# WORK INSTRUCTION
Beginning at the line that contains "phylum: Chordata", return every remaining line of the data below exactly; return nothing before it.

# GIVEN RECORDS
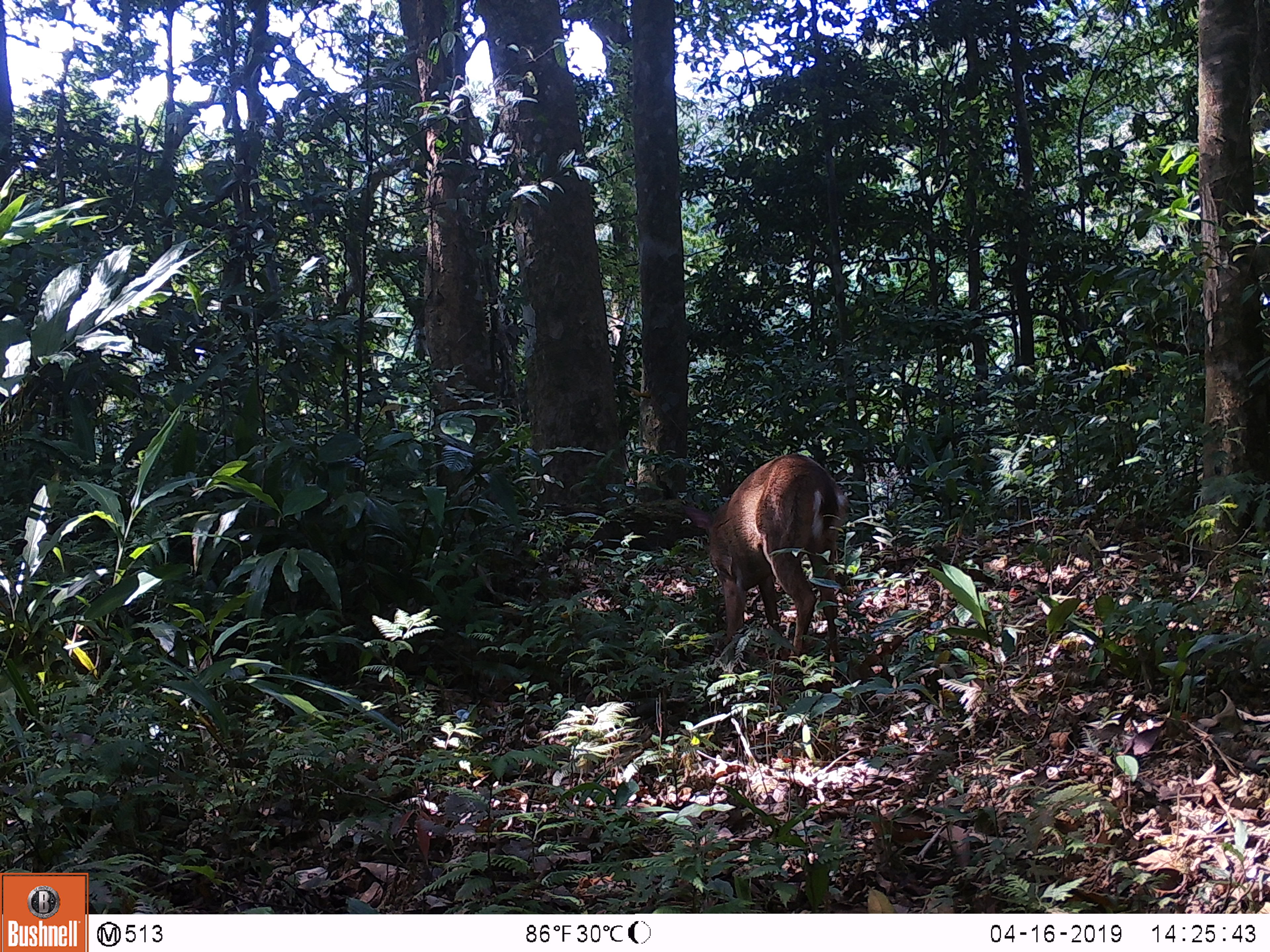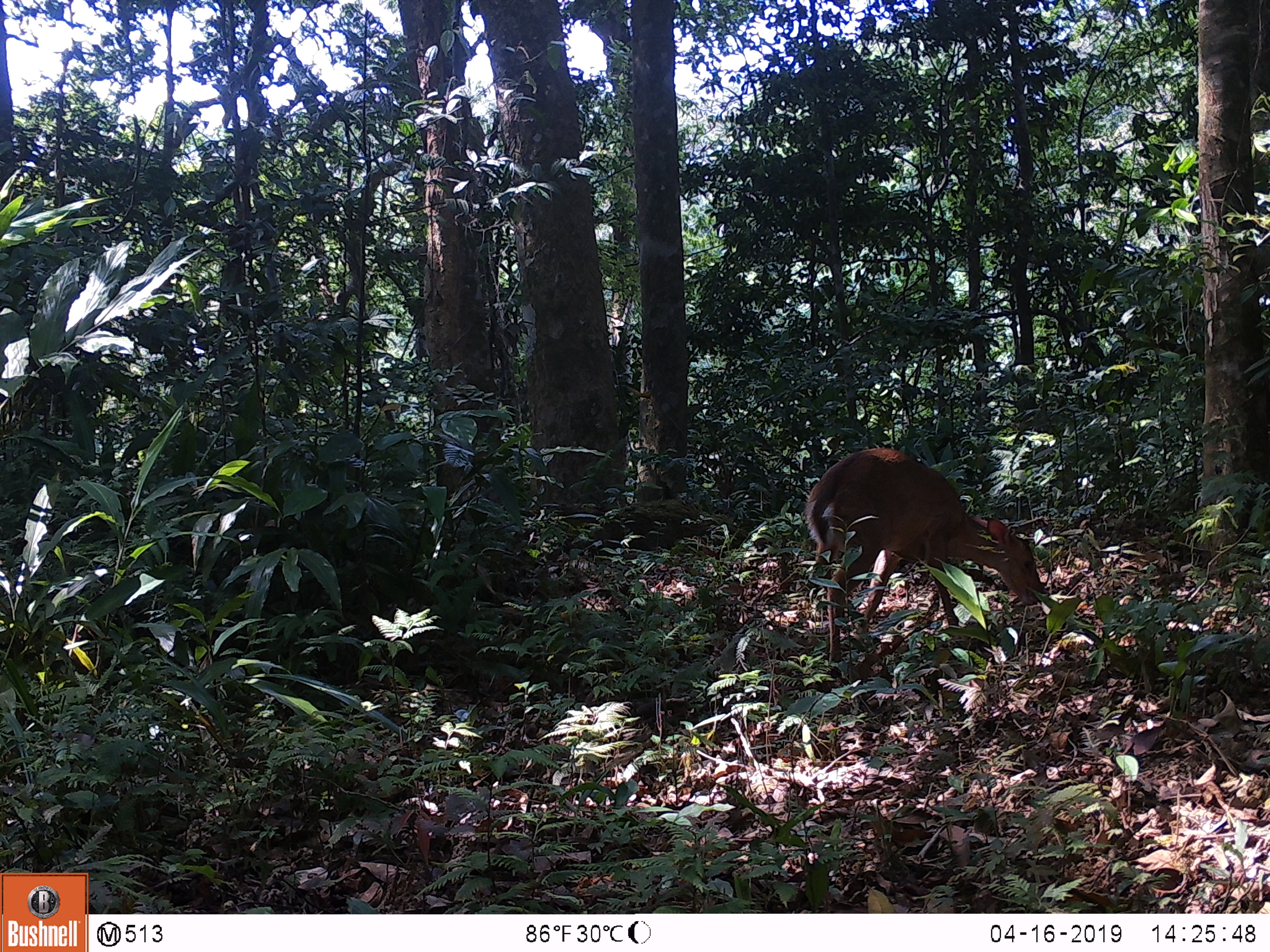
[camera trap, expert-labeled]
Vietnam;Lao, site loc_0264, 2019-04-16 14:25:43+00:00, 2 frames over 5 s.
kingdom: Animalia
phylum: Chordata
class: Mammalia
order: Artiodactyla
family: Cervidae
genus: Muntiacus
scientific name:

# RESULT
phylum: Chordata
class: Mammalia
order: Artiodactyla
family: Cervidae
genus: Muntiacus
scientific name:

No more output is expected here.